A Julia Eccleshare Pick of the Month June 2021 | Thoughtful and inspiring, Protest! covers the theory of protest – how it works, why people take part, why it is so important in bringing about change – and, above all, the tactics to bring about change that were used in any particular protest. The individual protests are grouped together under headings including: Independence and Resistance which contains ‘Resisting the Nazis’; Rights for Women from ‘Suffragettes’ to ‘Women’s Lib’ and, bringing the subject up to date, Global Uprising including ‘Arab Spring’, ‘Hong Kong’ and ‘Black Lives Matter’ and New Grassroots including ‘Extinction Rebellion’ and ‘School Strikes’. In the text and illustrations, Alice and Emily Haworth-Booth make these campaigns from the past vivid. Through their telling of these stories – which they acknowledge are the campaigns that they themselves are committed to -they inspire all those with a cause to support to get involved.

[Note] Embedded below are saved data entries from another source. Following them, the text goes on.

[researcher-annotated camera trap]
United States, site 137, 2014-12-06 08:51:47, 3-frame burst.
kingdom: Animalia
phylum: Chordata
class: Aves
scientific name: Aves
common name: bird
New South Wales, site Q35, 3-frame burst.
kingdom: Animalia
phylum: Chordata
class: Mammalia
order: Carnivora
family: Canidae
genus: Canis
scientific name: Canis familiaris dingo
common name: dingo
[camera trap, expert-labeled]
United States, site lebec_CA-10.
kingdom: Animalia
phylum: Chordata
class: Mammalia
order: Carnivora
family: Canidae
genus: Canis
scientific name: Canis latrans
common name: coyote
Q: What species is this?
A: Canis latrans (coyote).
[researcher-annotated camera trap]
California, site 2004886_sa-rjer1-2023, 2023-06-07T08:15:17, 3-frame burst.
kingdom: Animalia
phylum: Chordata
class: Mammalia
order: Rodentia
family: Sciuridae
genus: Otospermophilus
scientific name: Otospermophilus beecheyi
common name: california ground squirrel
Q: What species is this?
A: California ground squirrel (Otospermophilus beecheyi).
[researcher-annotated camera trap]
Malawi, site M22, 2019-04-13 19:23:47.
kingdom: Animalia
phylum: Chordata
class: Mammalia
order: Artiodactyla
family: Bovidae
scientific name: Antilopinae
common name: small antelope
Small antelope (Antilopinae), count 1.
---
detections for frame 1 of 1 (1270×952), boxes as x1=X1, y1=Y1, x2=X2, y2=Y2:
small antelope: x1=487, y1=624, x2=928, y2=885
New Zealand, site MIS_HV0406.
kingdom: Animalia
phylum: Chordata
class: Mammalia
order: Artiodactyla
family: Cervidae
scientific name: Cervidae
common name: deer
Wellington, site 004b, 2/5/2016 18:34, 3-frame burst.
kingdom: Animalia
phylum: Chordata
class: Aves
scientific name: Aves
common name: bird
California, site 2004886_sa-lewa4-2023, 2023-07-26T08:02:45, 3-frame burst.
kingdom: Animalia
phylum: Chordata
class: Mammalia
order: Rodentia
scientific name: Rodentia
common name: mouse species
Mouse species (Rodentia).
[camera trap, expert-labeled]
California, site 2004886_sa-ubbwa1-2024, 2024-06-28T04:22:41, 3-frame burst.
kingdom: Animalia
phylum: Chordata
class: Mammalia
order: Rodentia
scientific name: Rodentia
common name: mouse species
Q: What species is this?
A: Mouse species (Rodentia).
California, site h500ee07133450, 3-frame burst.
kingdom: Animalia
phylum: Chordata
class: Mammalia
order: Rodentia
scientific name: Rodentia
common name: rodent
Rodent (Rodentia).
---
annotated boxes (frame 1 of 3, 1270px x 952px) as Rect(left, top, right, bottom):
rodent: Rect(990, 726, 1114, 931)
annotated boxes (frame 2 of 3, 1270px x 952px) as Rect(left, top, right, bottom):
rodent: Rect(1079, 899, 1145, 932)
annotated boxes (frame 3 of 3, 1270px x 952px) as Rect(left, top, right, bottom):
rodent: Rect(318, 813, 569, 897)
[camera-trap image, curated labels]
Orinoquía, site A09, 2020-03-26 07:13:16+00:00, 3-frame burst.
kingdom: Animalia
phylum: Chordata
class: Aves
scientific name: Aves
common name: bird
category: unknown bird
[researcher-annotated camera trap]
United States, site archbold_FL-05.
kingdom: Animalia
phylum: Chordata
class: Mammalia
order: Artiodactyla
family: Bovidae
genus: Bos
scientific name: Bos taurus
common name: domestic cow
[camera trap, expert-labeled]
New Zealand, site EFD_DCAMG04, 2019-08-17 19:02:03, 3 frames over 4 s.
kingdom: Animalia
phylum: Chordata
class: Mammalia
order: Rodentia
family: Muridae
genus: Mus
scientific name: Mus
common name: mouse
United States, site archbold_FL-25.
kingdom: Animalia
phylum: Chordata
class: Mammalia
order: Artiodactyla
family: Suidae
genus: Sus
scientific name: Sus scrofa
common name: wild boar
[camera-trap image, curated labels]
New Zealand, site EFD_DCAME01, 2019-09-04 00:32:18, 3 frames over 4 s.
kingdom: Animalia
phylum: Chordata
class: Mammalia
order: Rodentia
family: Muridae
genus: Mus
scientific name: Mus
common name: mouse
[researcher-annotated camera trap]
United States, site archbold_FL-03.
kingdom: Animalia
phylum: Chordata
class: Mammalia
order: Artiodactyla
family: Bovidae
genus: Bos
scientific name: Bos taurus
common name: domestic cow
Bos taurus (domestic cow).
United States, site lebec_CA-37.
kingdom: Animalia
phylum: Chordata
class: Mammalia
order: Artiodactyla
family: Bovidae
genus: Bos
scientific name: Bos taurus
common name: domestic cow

Shortlisted for the UKLA Book Award ages 3-6 | I wonder, then, what freedom is. Is it a place? Is it a thought? Can it be stolen? Can it be bought? As powerful as it is beautiful, Freedom, We Sing is a lyrical picture book designed to inspire and give hope to readers around the world. Molly Mendoza's immersive, lush illustrations invite kids into the text, to ask themselves what it means to be free, while lyrical and emotive text is provided by musician Amyra Leon.
This book offers a fun and quirky introduction to famous artists, writers and scientists, via their pets. We learn a great deal about Sigmund Freud for example through the story of his beloved chow chow Jofi, who was present in his owner’s famous treatment rooms for seven years. Similarly, it’s much easier to identify with Isaac Newton once you know about his little dog, Diamond, or Henri Matisse as you learn about his cats Minouche, Coussi and la Puce. Some of the pets of course are interesting in their own right too – the crocodiles Dorothy Parker kept in her bath, or Charles Dickens’ talking raven Grip, who stars in Barnaby Rudge and also inspired Edgar Allen Poe’s poem The Raven. There are full page illustrations of each pet and owner and opposite a page of lively, accessible information about the pair and their relationship. Unusual, handsomely illustrated and inspiring.